Мэр торопливо ушла. Гвенда простонала:

— О Господи, как больно!

— Тужься.

— Что не так, ради Бога? — вскричал Вулфрик.

— Все в порядке, — ответила монахиня. — Это нормально. Женщины так рожают. Ты, наверно, самый младший в семье, иначе видел бы свою мать.

Керис тоже была младшей в семье. Она знала, что роды — это больно, однако толком никогда их не видела и теперь пришла в ужас от того, как это страшно. Вернулась Мэр с деревянным ящиком и поставила возле Юлии. Гвенда перестала стонать, закрыла глаза и, казалось, уснула, но через несколько секунд вновь закричала. Старушка велела Вулфрику:

— Присядь к ней и возьми за руку.

Юноша сел. Еще раз осмотрев Гвенду, через какое-то время монахиня приказала:

— Теперь перестань тужиться. Дыши неглубоко.

Она засопела, показывая Гвенде, как нужно дышать. Та повторила, и на какое-то время ей полегчало, но затем роженица вновь закричала. Керис еле сдерживалась. Если это нормально, тогда что же такое трудные роды? Девушка потеряла чувство времени: все происходило очень быстро, но мучения подруги казались бесконечными.
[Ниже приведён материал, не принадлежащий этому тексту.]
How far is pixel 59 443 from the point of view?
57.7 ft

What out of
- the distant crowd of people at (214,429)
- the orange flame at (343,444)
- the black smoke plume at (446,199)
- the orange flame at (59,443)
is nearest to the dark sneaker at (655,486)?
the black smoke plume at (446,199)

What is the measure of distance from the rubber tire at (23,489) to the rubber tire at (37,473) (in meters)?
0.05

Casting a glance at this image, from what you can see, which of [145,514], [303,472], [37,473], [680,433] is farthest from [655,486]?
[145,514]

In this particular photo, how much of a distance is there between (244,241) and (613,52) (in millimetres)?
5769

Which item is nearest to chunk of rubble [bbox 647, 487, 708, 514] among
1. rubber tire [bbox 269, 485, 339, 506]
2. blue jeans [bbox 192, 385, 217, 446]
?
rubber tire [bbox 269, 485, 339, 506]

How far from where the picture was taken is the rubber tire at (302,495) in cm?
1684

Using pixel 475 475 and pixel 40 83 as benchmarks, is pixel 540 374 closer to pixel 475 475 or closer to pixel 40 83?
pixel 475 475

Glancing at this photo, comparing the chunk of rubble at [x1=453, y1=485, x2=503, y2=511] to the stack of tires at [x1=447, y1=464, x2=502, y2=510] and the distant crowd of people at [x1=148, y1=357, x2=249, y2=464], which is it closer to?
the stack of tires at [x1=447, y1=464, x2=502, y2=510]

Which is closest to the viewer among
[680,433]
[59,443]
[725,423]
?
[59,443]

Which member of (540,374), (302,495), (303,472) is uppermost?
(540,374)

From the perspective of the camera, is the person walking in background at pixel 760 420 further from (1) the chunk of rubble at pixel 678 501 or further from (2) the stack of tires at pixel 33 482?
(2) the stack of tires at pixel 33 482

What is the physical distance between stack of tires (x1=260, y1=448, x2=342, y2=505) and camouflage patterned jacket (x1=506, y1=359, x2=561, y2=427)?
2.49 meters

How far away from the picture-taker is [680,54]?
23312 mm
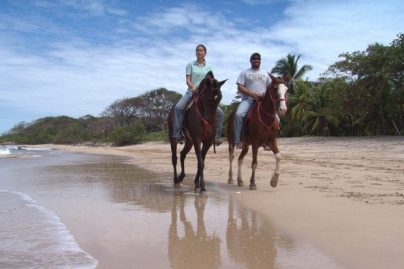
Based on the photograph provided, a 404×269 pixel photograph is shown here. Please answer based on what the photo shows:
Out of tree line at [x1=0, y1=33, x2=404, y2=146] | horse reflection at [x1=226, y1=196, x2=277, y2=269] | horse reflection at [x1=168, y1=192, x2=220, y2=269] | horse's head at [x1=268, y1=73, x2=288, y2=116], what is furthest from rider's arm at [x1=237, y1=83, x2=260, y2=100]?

Суконщица чувствовала себя совершенно беспомощной и ненавидела свою беспомощность. То же самое с ней было, когда умирала мама. Хотела помочь, но не знала как, и это так бесило ее, что она искусала губы до крови.

— Ребенок выходит. — Юлия протянула руки к Гвенде.

Керис ясно увидела головку ребенка лицом вниз, покрытую мокрыми волосами, — она появлялась из половой щели, растянувшейся до невозможности.

— Господи, помилуй, да чего же удивляться, что так больно! — в ужасе воскликнула она.

Юлия поддерживала головку левой рукой. Младенец медленно повернулся на бок, появились крошечные плечики. Кожа была липкой от крови и еще какой-то жидкости.

— Теперь просто расслабься, — велела монахиня. — Скоро все кончится. Ребенок красавец.

Уж красавец так красавец, подумала Керис. Ей он показался отвратительным.

Появилось туловище, от пупка отходил толстый пульсирующий синий канат. Затем резко показались ноги и ступни. Юлия обеими руками взяла младенца — крошечный, головка немногим больше ее ладони. Но что-то оказалось не так. Ребенок не дышал. Монахиня поднесла его личико ко рту и дунула в малюсенькие ноздри. Младенец открыл ротик, вдохнул и закричал.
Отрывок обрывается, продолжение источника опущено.